Al ver cómo se trastabillaba, y con la intención de que aquello terminara, le proporcioné la palabra a la que sin duda se refería, obteniendo como respuesta una animadversión fuera de lugar que mostró sin ambages mientras dirigía su dedo índice a mi persona, solicitando al propio tiempo, en un alarde de malabarismo verbal, que se me llamara al orden.

S.Sª, lejos de llamarme al orden, se sintió molesta y respondió en tono desabrido ante la actitud incomprensiblemente agresiva de la compañera, conminándola a finalizar y poniéndole de manifiesto que mi pretensión no era en modo alguno interrumpir su disertación sino en todo caso proporcionarle aquella acepción que no terminaba de vocalizar.
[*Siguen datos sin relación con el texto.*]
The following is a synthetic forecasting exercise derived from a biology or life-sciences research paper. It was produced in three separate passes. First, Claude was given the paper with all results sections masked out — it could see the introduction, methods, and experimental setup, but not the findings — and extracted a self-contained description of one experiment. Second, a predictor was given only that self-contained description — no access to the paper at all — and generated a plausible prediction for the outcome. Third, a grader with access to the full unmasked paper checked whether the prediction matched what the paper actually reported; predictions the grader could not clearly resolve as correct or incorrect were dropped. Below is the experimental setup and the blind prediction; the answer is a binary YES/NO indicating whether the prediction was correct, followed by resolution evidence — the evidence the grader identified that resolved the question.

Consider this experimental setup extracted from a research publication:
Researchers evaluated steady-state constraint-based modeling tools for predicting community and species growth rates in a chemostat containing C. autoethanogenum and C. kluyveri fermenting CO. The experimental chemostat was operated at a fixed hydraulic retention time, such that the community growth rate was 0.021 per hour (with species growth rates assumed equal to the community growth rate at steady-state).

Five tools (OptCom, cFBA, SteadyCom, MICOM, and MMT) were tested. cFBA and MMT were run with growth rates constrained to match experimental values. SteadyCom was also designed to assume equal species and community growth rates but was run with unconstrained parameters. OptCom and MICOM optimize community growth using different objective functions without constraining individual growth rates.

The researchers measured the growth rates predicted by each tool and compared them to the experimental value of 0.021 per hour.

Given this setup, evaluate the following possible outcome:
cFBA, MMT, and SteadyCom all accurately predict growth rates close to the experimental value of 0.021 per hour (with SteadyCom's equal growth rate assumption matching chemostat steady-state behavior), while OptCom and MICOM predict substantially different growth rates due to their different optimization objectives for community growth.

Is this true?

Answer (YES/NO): NO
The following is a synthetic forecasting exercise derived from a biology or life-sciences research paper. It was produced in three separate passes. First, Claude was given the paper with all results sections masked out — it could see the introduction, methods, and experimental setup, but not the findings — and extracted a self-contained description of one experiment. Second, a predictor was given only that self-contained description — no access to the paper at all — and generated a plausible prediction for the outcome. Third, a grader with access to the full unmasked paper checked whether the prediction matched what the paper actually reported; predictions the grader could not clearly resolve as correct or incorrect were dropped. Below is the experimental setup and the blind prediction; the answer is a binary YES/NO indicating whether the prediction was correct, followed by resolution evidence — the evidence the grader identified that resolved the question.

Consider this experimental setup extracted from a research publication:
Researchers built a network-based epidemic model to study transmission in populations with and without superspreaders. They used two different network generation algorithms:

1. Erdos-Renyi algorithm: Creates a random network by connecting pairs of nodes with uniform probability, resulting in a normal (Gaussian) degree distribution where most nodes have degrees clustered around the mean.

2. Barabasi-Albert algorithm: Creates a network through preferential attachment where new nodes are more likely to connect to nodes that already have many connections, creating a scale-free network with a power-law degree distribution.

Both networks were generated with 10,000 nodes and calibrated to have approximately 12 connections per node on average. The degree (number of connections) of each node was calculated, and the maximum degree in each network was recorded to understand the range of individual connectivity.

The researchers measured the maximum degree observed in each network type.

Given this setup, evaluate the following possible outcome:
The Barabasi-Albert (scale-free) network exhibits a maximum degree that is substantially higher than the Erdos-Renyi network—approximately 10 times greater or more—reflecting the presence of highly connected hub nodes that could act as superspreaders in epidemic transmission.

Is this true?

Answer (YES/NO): YES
El discurso de mi oponente lejos de concluir se prolongó unos minutos más sin que sujeto, verbo y predicado tuvieran un orden lógico. Parecía confusa. Los balbuceos continuaron, pero esta vez se acompañaban de movimientos vacilantes, titubeantes. En un principio no le di importancia, no hasta que finalizada la vista la compañera se puso en pie. En ese momento su torrente sanguíneo se tuvo que ir a los pies de sopetón, lo que los médicos llaman “caída súbita del retorno venoso periférico”, pues mudó el semblante hasta el punto de ponerse como la cera,  arqueó las piernas, perdiendo con ello la estabilidad e impactando acto seguido contra el suelo. Tras la caída, convulsionó durante varios segundos, su cuerpo parecía que estaba siendo sacudido. De repente, quedó parada, inerte, con la boca abierta, la lengua a un lado y los ojos en blanco, en posición decúbito supino. Fue en ese preciso instante en el que retumbó en la sala:

 

-¡¡¡Llamen inmediatamente al Forense y al 112, que activen el código infarto!!!  

 

Nadie parecía saber qué hacer, nadie salvo mi clienta, que de un brinco y sin mediar palabra comenzó a zarandear a la compañera y a abofetearla hasta que recobró la consciencia.

Siempre me he preguntado si aquel impulso fue un acto de franca solidaridad, de desprendimiento, de empatía o, por el contrario, de revancha a tanta hostilidad sufrida durante el acto de la vista y, en especial y particular, durante el duro interrogatorio, pero eso, eso como saben, es otra historia.